New breakthrough! Hadoop2.0 official release

Source: Internet
Author: User
Keywords Big data Hadoop 2.0
Tags access application applications big data data data warehouse development hadoop

Hadoop has long been a synonym for big data. However, with the recent development of the application of big data, everyone has become more and more inclined to regard it as a storage tool for big data.

But this is not necessarily a bad thing. Hadoop as cheap and effective storage is just the perfect starting point for the next phase of Hadoop's evolution. Hadoop 2.0, to be unveiled this summer, will make information in the data warehouse and unstructured data pools as easy to access as ever.

Hadoop vat

Hadoop is a great data storage system since it became a big data tool, but MapReduce, which requires Java applications to access data, can be difficult to learn.

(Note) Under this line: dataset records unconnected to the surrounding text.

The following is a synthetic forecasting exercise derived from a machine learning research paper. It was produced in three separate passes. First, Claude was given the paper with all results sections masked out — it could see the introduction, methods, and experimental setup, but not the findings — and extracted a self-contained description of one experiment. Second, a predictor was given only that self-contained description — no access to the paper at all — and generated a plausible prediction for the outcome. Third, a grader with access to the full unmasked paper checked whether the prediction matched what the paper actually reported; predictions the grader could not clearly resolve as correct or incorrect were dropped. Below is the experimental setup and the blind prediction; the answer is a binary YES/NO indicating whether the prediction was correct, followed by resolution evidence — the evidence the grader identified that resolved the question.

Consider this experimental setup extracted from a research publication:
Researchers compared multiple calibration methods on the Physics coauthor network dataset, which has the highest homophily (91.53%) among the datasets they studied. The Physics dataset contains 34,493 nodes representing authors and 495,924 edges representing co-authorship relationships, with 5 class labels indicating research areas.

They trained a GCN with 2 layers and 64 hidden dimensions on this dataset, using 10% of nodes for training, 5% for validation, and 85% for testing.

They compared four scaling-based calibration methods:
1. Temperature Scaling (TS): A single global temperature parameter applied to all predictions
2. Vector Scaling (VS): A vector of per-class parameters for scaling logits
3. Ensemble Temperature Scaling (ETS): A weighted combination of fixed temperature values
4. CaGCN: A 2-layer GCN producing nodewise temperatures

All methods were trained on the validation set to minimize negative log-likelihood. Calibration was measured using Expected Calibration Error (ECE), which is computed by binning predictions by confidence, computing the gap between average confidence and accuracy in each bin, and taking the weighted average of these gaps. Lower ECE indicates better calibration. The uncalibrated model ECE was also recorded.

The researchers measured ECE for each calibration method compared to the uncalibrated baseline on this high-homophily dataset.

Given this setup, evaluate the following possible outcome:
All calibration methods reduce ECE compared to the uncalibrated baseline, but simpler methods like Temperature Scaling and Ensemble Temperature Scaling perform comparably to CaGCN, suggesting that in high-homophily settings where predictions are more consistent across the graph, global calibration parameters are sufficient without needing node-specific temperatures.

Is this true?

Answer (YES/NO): NO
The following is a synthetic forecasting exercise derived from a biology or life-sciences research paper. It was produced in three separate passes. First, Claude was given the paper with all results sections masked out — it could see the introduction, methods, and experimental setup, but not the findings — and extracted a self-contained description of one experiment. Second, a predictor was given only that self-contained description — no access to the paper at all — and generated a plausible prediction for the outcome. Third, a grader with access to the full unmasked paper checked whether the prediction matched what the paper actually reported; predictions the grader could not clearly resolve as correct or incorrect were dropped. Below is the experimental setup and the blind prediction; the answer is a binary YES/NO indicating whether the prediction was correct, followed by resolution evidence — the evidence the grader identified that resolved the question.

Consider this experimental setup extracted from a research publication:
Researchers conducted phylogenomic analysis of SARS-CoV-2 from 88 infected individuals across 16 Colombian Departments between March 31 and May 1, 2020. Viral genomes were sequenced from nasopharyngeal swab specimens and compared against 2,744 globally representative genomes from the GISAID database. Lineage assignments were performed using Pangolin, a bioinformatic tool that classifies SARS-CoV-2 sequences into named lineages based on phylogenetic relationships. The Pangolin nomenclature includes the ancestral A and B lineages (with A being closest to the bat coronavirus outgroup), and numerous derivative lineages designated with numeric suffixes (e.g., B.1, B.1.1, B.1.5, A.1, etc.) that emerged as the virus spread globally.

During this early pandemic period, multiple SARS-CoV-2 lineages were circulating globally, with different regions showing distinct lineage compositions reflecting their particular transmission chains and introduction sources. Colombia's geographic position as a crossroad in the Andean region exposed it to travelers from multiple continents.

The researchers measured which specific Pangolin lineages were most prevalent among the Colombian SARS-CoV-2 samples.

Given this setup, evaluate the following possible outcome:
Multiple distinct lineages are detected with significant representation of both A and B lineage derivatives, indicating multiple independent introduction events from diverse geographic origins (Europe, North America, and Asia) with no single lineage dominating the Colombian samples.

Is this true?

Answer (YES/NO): NO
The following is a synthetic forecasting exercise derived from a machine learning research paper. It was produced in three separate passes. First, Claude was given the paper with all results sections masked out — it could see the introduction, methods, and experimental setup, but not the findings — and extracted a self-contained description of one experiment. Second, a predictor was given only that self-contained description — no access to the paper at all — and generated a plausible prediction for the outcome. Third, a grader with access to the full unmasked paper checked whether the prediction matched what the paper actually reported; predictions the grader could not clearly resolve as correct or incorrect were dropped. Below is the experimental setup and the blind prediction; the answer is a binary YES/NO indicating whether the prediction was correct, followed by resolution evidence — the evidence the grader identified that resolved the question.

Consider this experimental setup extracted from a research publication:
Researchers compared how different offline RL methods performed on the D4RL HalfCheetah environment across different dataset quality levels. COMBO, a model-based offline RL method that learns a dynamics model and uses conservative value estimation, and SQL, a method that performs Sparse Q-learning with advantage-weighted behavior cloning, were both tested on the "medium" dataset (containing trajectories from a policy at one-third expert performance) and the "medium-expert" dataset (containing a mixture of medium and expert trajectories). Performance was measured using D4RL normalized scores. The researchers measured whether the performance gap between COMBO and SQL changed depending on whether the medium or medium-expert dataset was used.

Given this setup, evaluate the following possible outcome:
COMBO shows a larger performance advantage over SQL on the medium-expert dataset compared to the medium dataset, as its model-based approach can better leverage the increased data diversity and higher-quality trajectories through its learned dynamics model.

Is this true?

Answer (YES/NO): NO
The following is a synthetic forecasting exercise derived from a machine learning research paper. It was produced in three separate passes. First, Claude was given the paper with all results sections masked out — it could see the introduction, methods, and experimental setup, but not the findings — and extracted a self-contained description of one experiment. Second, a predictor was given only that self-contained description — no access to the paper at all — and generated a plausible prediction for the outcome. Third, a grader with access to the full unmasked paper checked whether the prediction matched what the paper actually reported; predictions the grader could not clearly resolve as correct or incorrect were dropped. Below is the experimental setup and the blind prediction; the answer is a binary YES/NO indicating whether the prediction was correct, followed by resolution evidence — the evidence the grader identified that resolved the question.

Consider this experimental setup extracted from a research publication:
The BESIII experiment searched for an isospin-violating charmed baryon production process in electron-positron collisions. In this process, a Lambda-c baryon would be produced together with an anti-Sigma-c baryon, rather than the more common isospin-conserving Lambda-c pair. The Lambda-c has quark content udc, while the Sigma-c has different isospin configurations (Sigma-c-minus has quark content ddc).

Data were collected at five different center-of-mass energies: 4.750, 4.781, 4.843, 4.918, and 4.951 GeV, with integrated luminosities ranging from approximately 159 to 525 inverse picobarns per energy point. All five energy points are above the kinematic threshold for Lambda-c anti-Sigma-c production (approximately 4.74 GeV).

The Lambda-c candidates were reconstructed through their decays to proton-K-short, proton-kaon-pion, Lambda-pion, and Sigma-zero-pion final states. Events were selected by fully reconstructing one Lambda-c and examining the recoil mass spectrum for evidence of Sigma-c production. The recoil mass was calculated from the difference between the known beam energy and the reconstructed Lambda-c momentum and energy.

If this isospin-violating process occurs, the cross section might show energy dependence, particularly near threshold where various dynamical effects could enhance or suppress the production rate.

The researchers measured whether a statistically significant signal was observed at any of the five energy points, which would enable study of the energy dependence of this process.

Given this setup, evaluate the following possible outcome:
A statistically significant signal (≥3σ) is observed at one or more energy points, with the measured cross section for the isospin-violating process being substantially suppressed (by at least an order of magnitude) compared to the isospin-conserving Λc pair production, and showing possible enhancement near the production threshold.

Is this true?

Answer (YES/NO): NO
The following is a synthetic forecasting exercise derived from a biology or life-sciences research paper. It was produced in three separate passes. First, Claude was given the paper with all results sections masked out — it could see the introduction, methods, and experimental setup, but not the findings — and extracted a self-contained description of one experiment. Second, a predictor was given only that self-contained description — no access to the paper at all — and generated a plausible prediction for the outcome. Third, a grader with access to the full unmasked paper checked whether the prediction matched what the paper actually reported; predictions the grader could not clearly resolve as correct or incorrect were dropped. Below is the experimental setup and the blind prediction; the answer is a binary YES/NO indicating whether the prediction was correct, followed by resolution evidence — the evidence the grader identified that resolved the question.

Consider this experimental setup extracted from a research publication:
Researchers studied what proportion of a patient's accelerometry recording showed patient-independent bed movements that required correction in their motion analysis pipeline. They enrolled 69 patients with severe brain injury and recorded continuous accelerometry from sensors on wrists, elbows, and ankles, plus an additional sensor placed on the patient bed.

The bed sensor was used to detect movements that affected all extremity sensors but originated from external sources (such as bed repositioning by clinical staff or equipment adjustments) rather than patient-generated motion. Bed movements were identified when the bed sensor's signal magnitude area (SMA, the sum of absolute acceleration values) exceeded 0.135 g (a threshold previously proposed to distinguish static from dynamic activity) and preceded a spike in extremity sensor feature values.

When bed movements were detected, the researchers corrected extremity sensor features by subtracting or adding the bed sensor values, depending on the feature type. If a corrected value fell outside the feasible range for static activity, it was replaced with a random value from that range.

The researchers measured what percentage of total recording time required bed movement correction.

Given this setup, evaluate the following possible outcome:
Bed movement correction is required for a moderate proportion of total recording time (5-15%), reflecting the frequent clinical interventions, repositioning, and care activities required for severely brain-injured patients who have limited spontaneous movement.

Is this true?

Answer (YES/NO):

Of course, there's another way to get information from Hadoop. Hbase data is part of Hadoop, which allows users to process data according to the database paradigm. Hive data warehouse allows you to create queries and convert them to MapReduce tasks using the SQL HiveSQL query language. However, Hadoop is still limited to single-threaded. MapReduce tasks, Hive queries, Hbase operations, etc., all take turns.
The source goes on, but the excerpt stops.